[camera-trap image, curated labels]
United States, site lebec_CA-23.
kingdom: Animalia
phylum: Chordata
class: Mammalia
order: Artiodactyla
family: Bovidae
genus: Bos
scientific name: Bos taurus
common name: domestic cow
==
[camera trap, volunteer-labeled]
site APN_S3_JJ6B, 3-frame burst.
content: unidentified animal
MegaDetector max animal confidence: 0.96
* * *
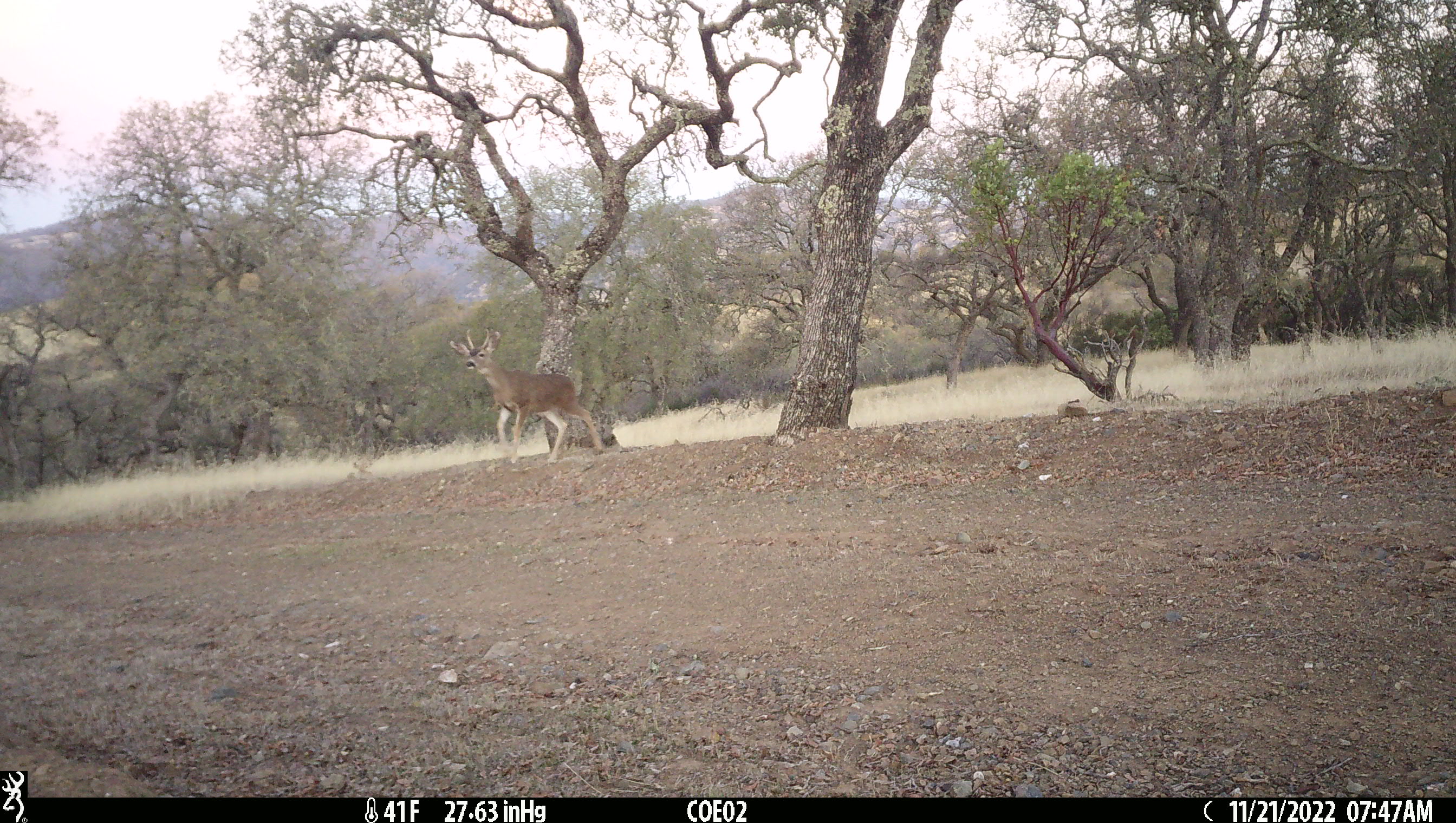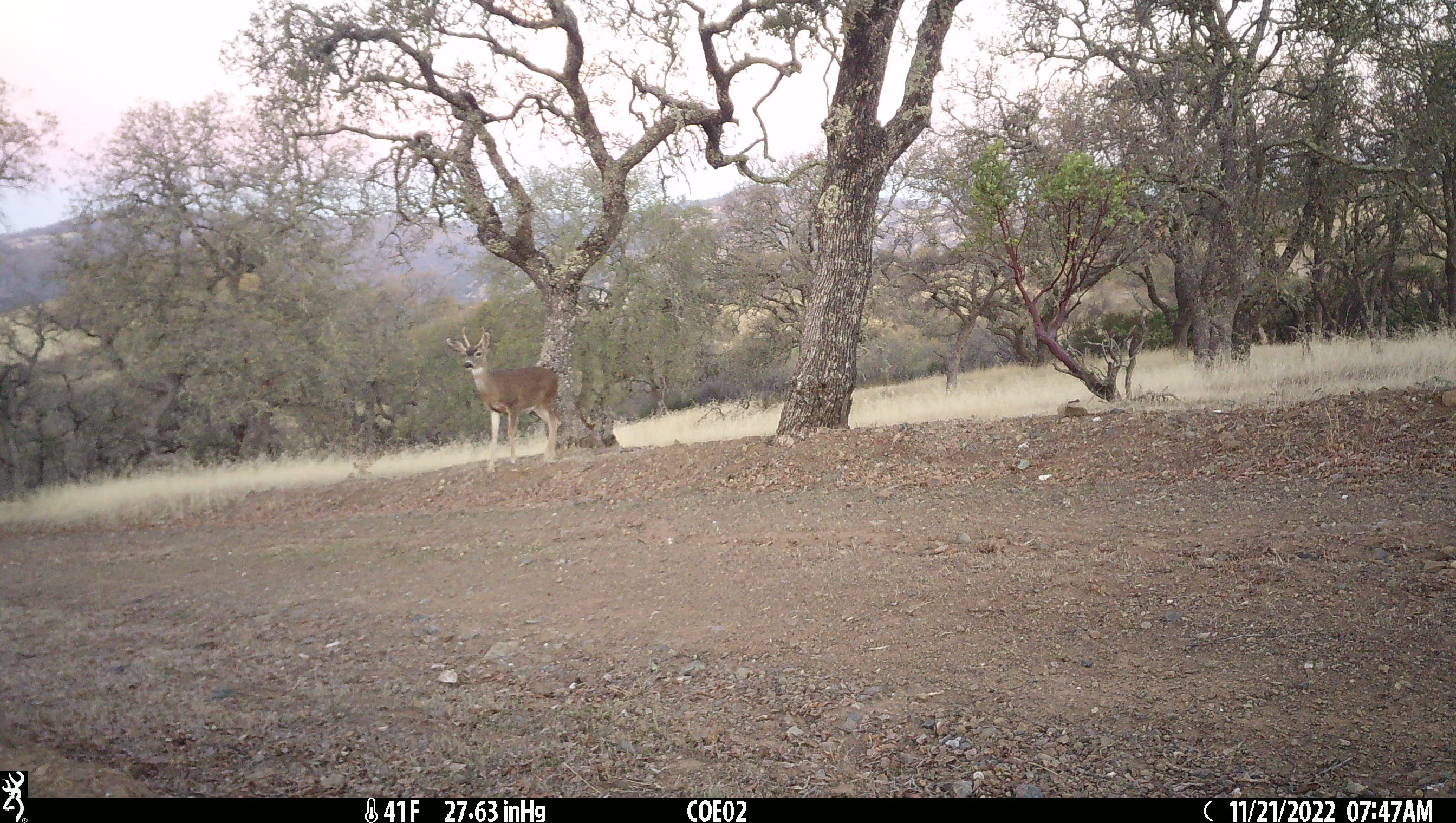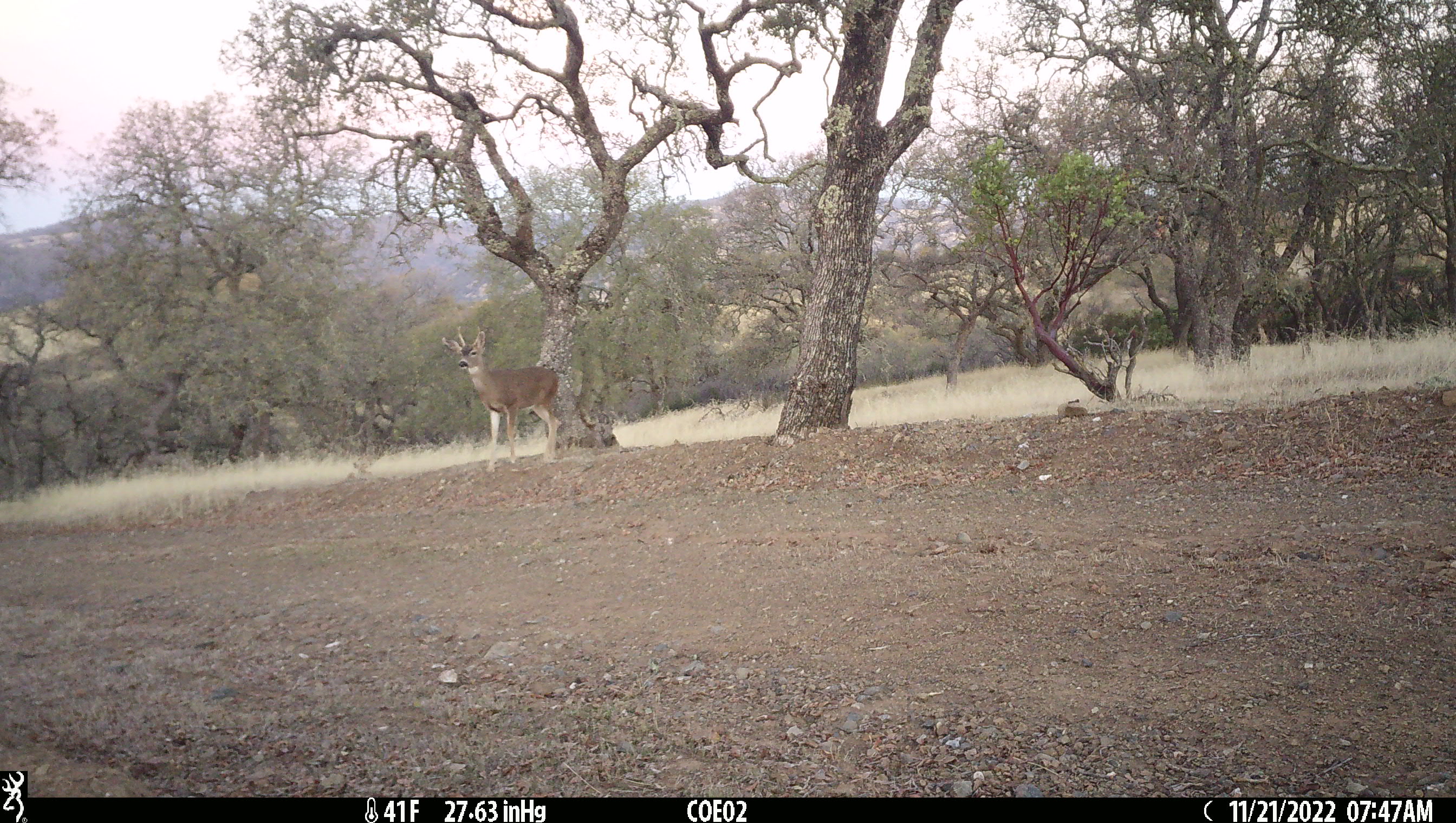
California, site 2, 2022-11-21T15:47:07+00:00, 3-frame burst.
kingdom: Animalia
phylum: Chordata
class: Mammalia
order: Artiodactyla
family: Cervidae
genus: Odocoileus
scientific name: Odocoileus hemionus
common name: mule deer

PROBLEM TO WORK ON: Copy the records above exactly, beginning at the line that contains "United States, site lebec_CA-23." and stopping after the line that contains "common name: domestic cow".

YOUR RESPONSE:
United States, site lebec_CA-23.
kingdom: Animalia
phylum: Chordata
class: Mammalia
order: Artiodactyla
family: Bovidae
genus: Bos
scientific name: Bos taurus
common name: domestic cow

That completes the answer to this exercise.